Let the odd integers be :

• 2x + 1
• 2x + 3

Solving

• (2x + 3)² - (2x + 1)²
• 4x² + 12x + 9 - 4x² - 4x - 1
• 8x + 8 = 8(x + 1)
• On substituting any value for 'x', the value will be a multiple of x.

Examples

• 8(1) + 8 = 16 = 8 x 2
• 8(2) + 8 = 24 = 8 x 3
• 8(3) + 8 = 32 = 8 x 4

Answer 2

Let one odd number be (2n + 1)

Therefore, its consecutive odd number is (2n + 3)

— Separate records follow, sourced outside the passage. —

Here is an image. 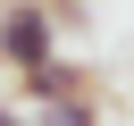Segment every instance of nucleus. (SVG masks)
<instances>
[{
	"label": "nucleus",
	"mask_w": 134,
	"mask_h": 126,
	"mask_svg": "<svg viewBox=\"0 0 134 126\" xmlns=\"http://www.w3.org/2000/svg\"><path fill=\"white\" fill-rule=\"evenodd\" d=\"M59 59V0H0V67L25 76Z\"/></svg>",
	"instance_id": "1"
},
{
	"label": "nucleus",
	"mask_w": 134,
	"mask_h": 126,
	"mask_svg": "<svg viewBox=\"0 0 134 126\" xmlns=\"http://www.w3.org/2000/svg\"><path fill=\"white\" fill-rule=\"evenodd\" d=\"M42 126H100V101H92V92H67V101L42 109Z\"/></svg>",
	"instance_id": "3"
},
{
	"label": "nucleus",
	"mask_w": 134,
	"mask_h": 126,
	"mask_svg": "<svg viewBox=\"0 0 134 126\" xmlns=\"http://www.w3.org/2000/svg\"><path fill=\"white\" fill-rule=\"evenodd\" d=\"M0 126H42V118H25V109H8V101H0Z\"/></svg>",
	"instance_id": "4"
},
{
	"label": "nucleus",
	"mask_w": 134,
	"mask_h": 126,
	"mask_svg": "<svg viewBox=\"0 0 134 126\" xmlns=\"http://www.w3.org/2000/svg\"><path fill=\"white\" fill-rule=\"evenodd\" d=\"M34 109H50V101H67V92H92V76L75 67V59H42V67H25V84H17Z\"/></svg>",
	"instance_id": "2"
}]
</instances>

Difference between the two squares of these numbers:

`\begin{aligned}\sf (2n+3)^2-(2n+1)^2 & = \sf (4n^2+12n+9)-(4n^2+4n+1)\\ & = \sf4n^2+12n+9-4n^2-4n-1\\ & = \sf 8n+8\\ & = \sf8(n+1)\end{aligned}`

Thus proving that the difference between the squares of any two consecutive odd numbers is always a multiple of 8.